[ENTRIES SUPPLIED]
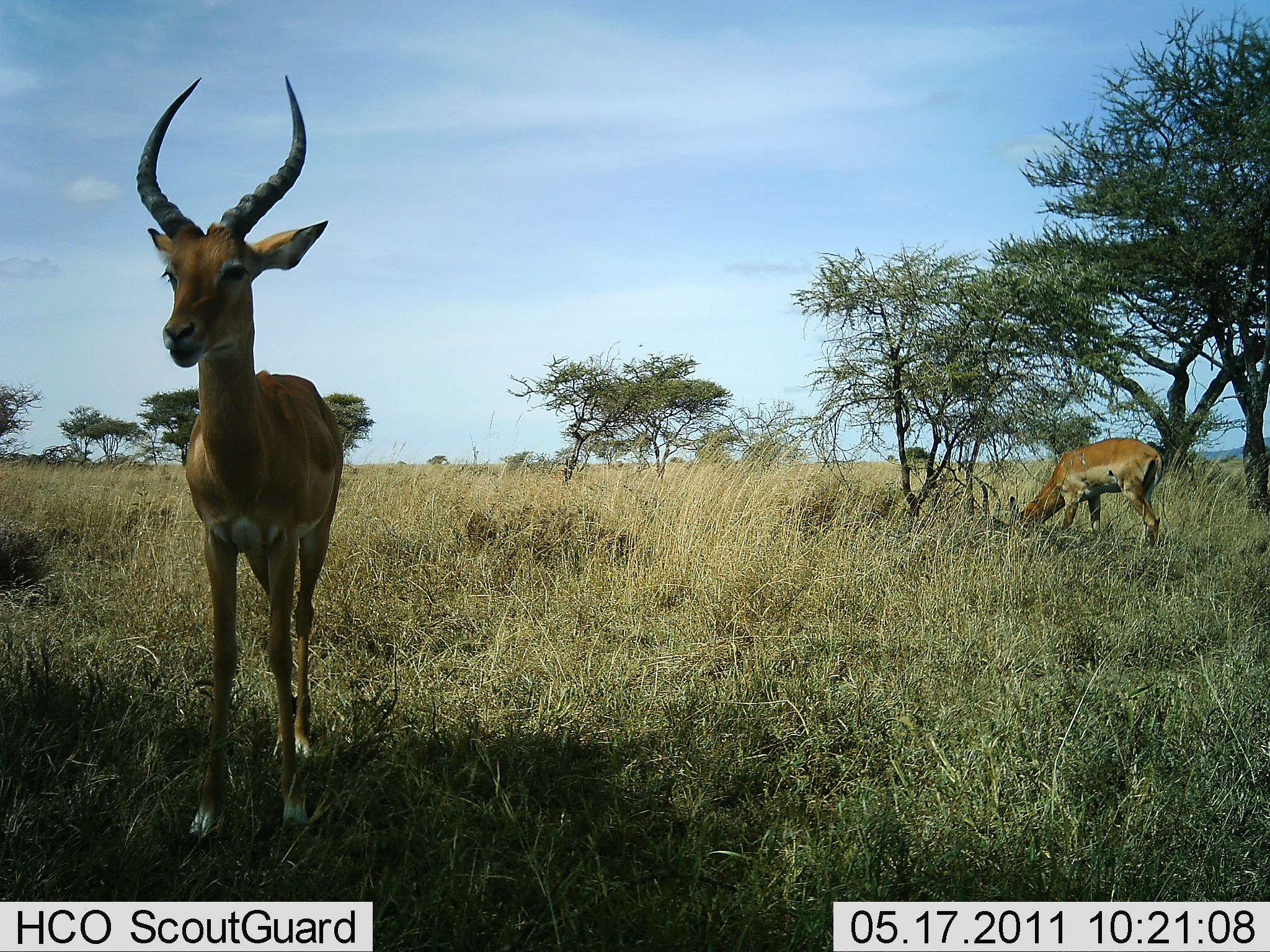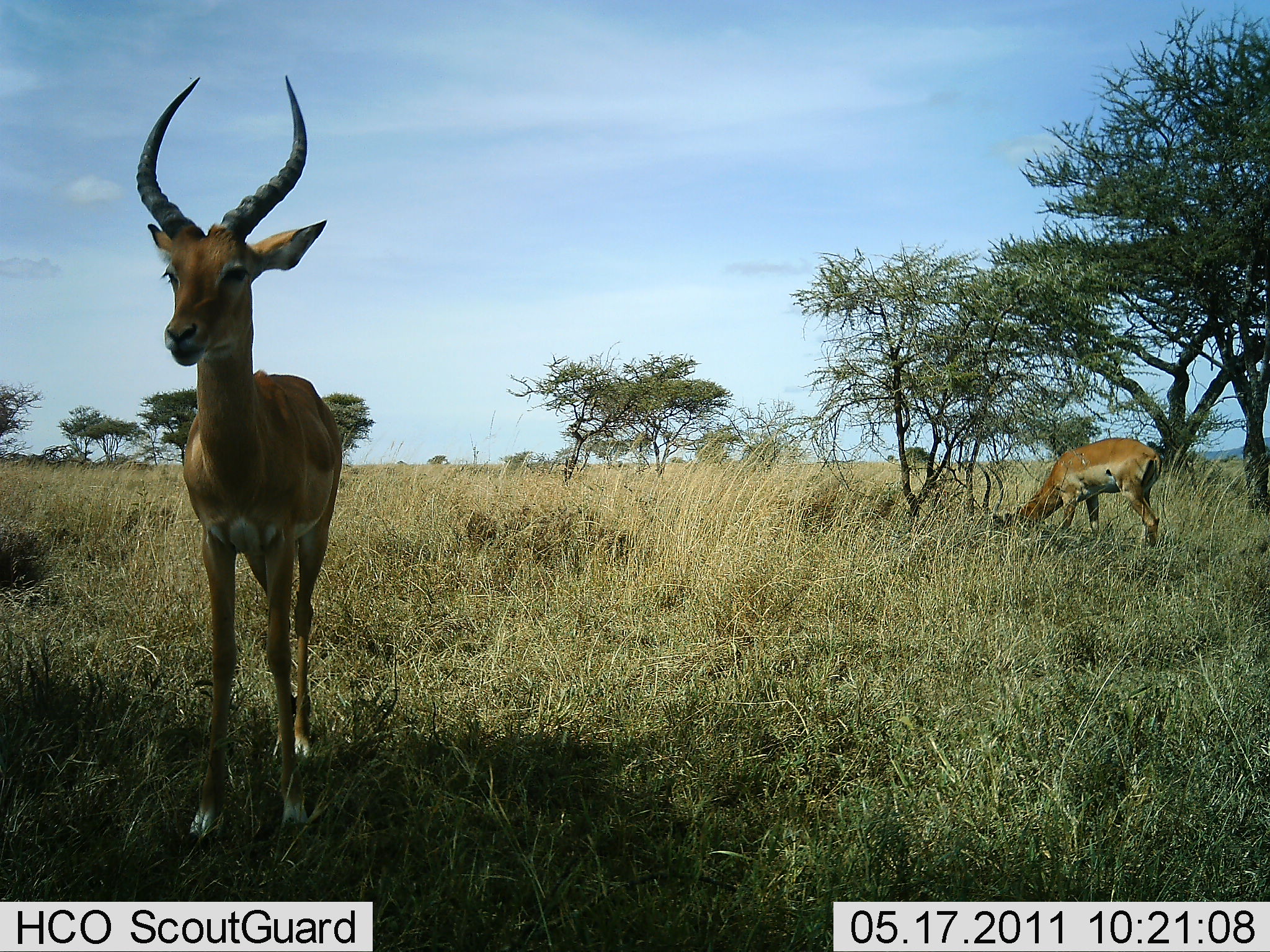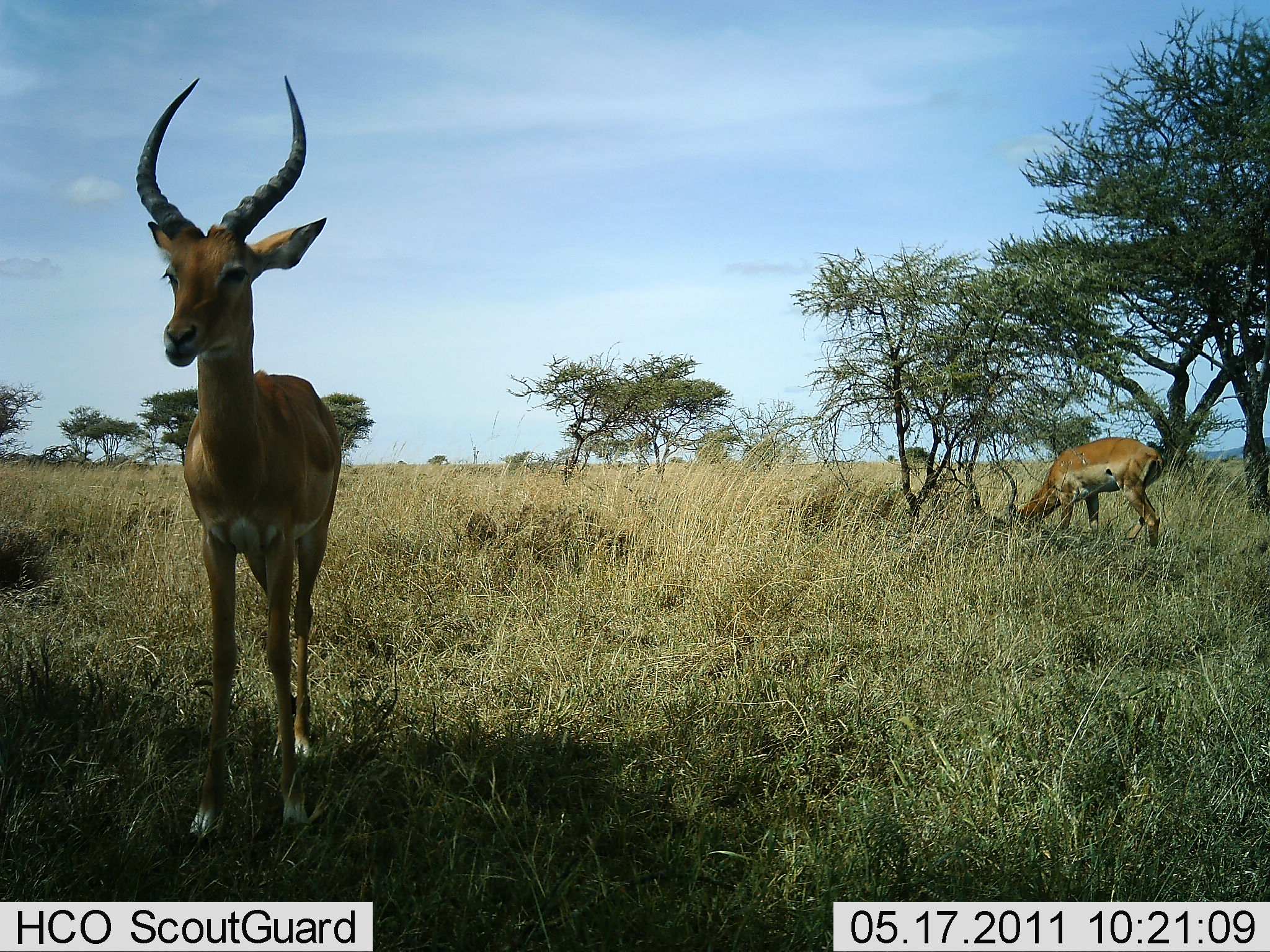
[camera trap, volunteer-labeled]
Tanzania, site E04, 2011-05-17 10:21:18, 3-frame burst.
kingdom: Animalia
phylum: Chordata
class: Mammalia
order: Artiodactyla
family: Bovidae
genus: Aepyceros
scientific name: Aepyceros melampus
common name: impala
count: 2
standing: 82%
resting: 0%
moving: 0%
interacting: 0%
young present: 0%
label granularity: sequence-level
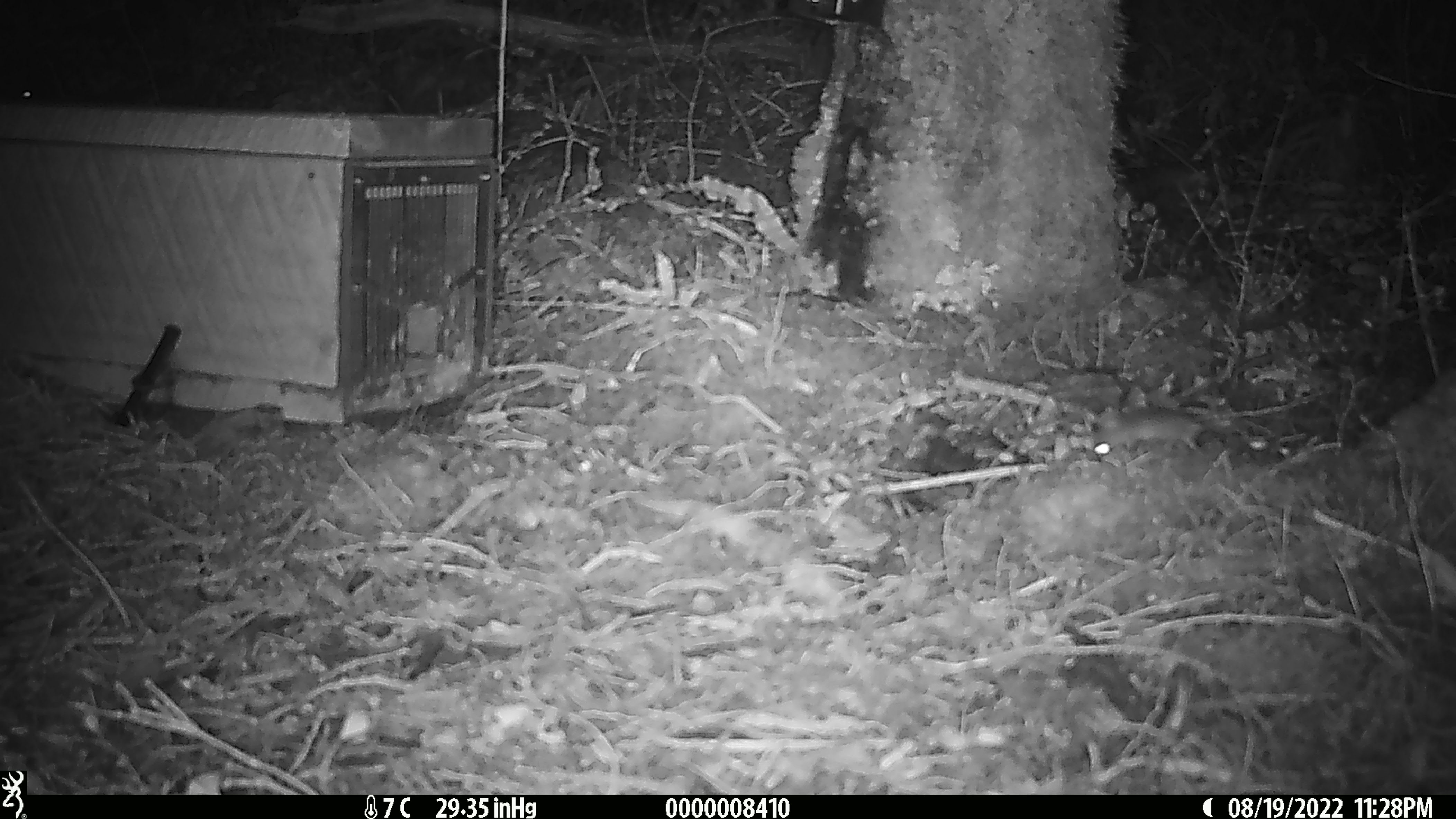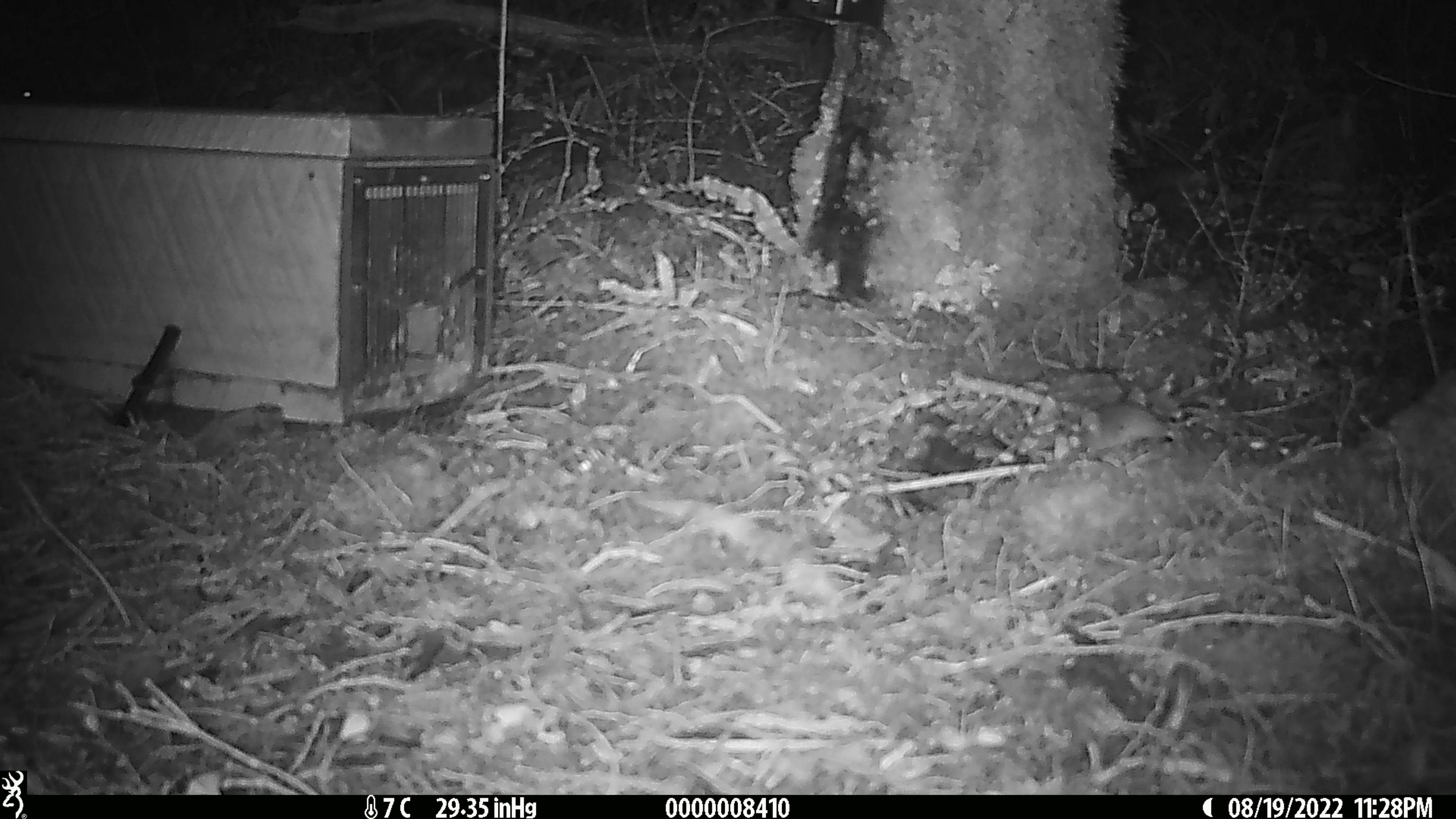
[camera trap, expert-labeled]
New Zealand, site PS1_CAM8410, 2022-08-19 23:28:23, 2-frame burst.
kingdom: Animalia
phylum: Chordata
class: Mammalia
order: Rodentia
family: Muridae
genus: Mus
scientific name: Mus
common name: mouse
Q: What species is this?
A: Mouse (Mus).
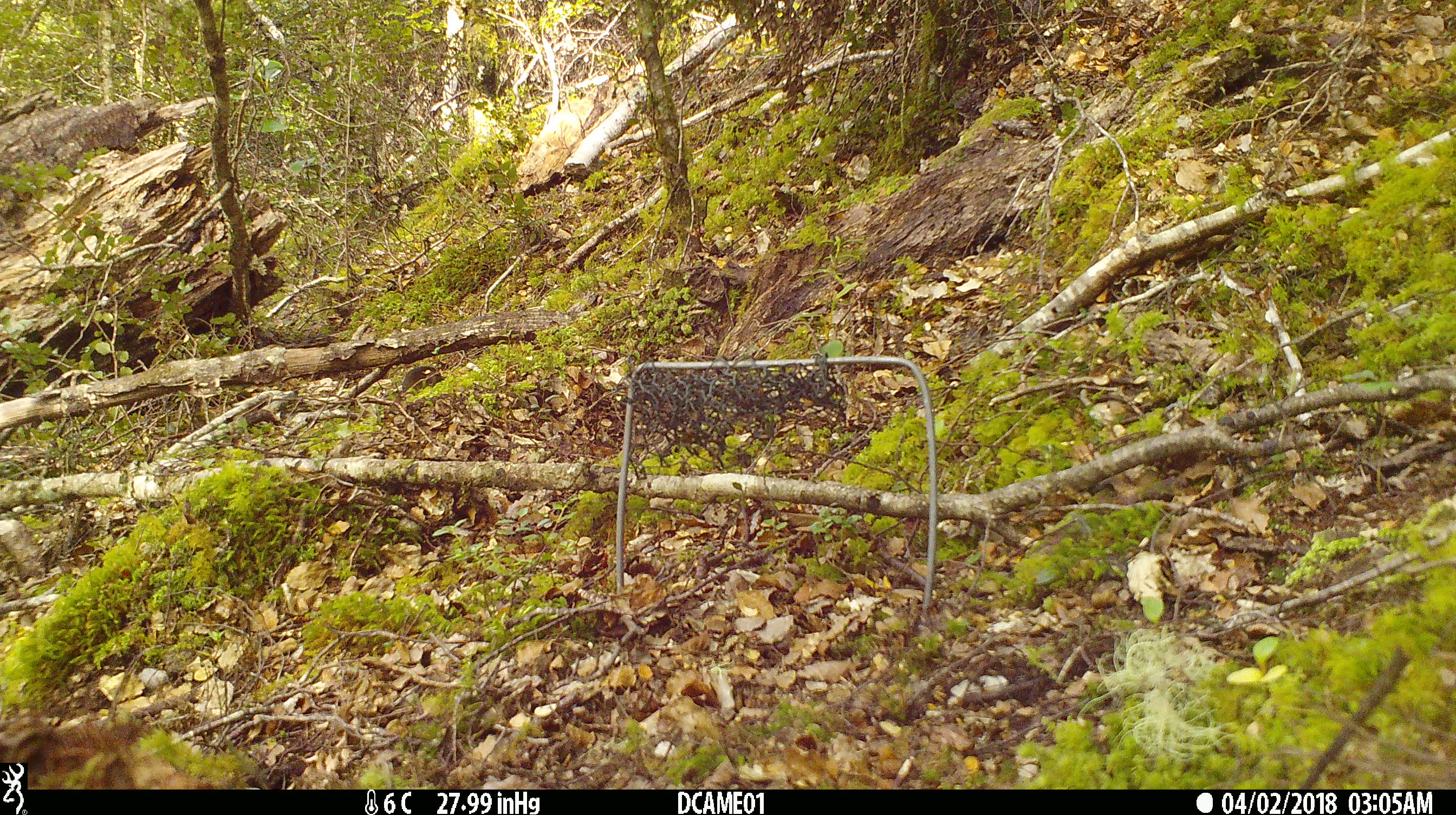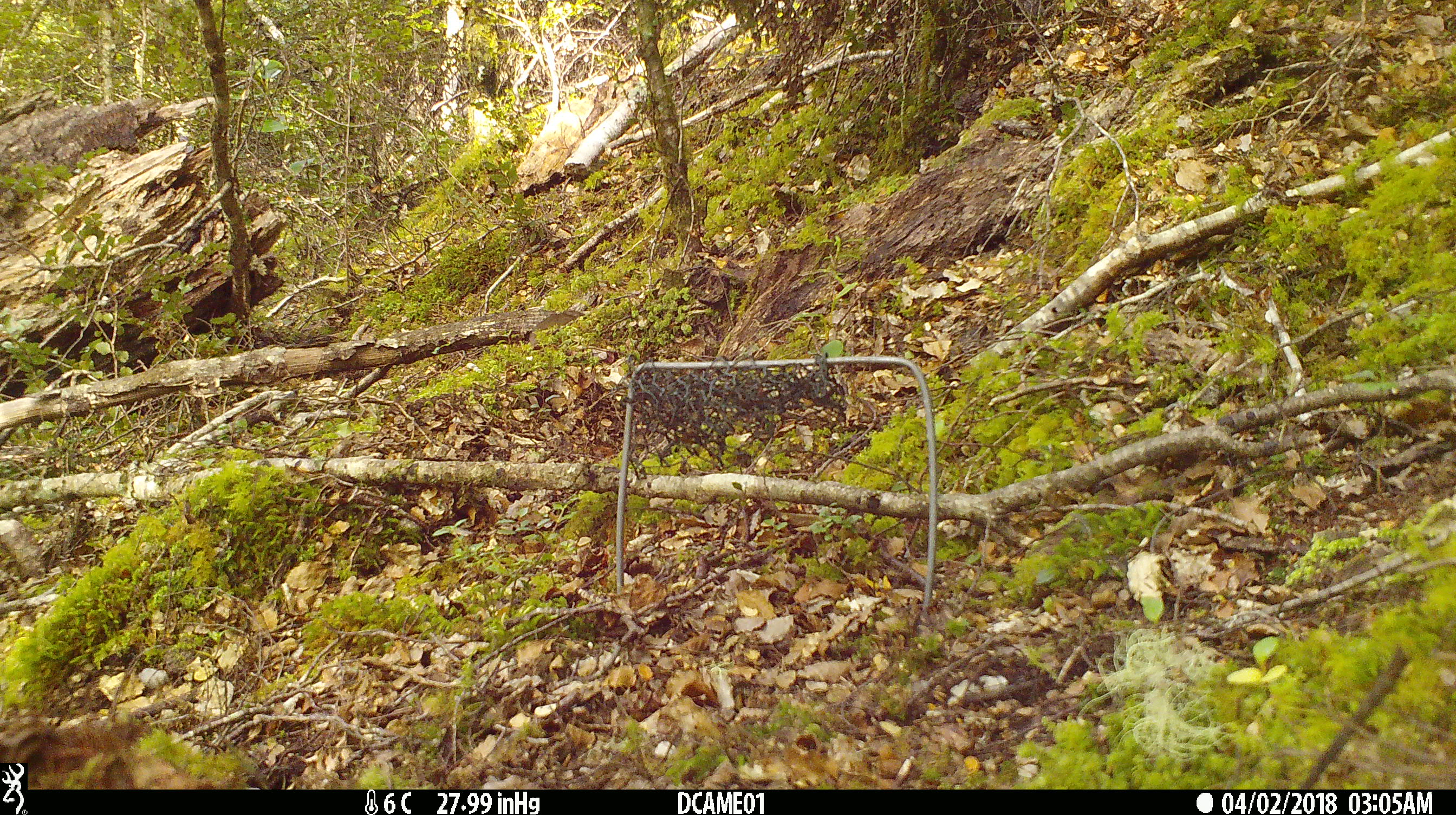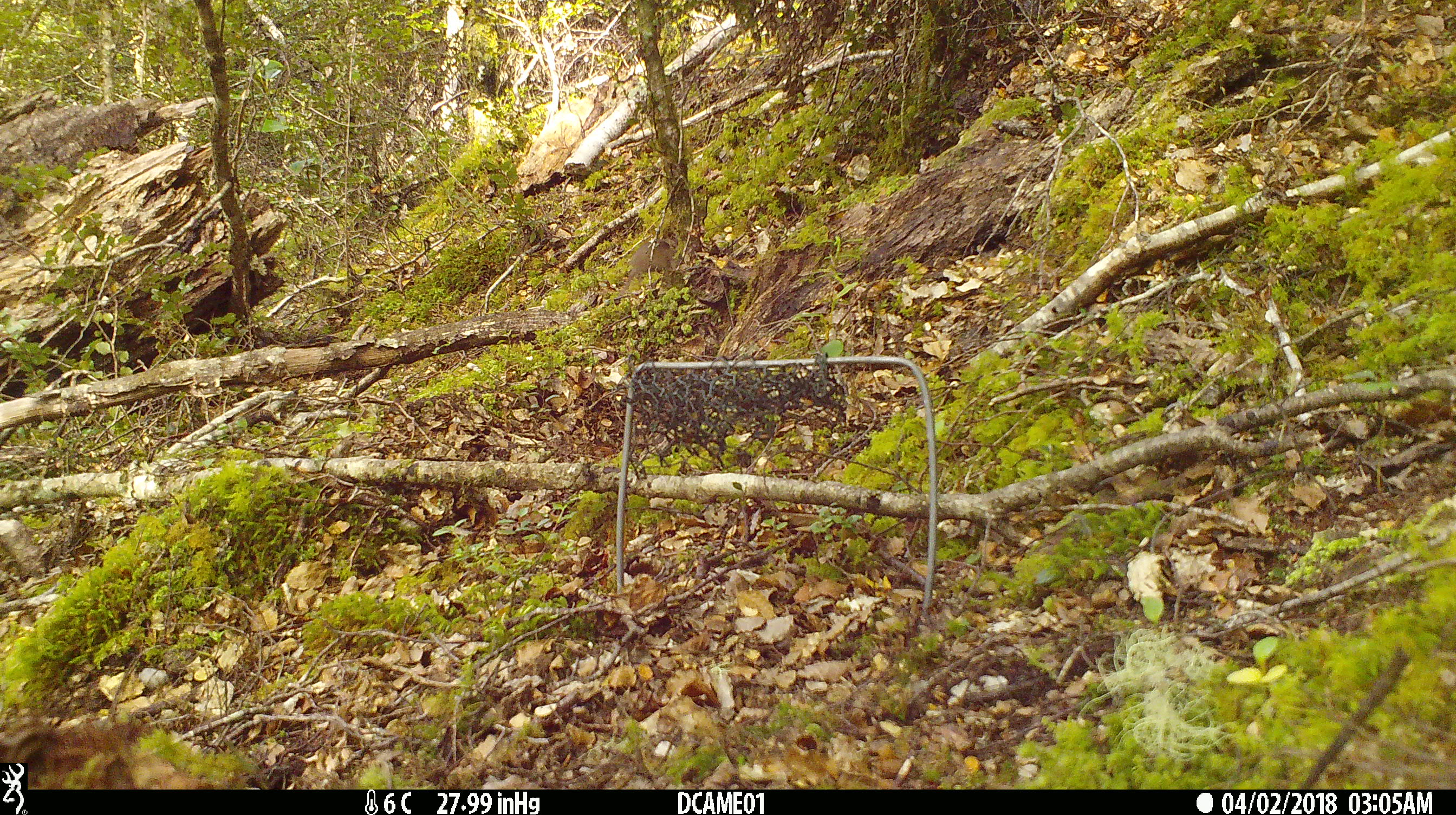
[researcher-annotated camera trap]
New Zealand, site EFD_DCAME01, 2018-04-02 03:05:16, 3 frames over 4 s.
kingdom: Animalia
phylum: Chordata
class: Mammalia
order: Rodentia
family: Muridae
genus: Mus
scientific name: Mus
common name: mouse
Mouse (Mus).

[WORK ITEM]
What lines of the material contain "site"? Show them.

[RESPONSE BOX]
Tanzania, site E04, 2011-05-17 10:21:18, 3-frame burst.
New Zealand, site PS1_CAM8410, 2022-08-19 23:28:23, 2-frame burst.
New Zealand, site EFD_DCAME01, 2018-04-02 03:05:16, 3 frames over 4 s.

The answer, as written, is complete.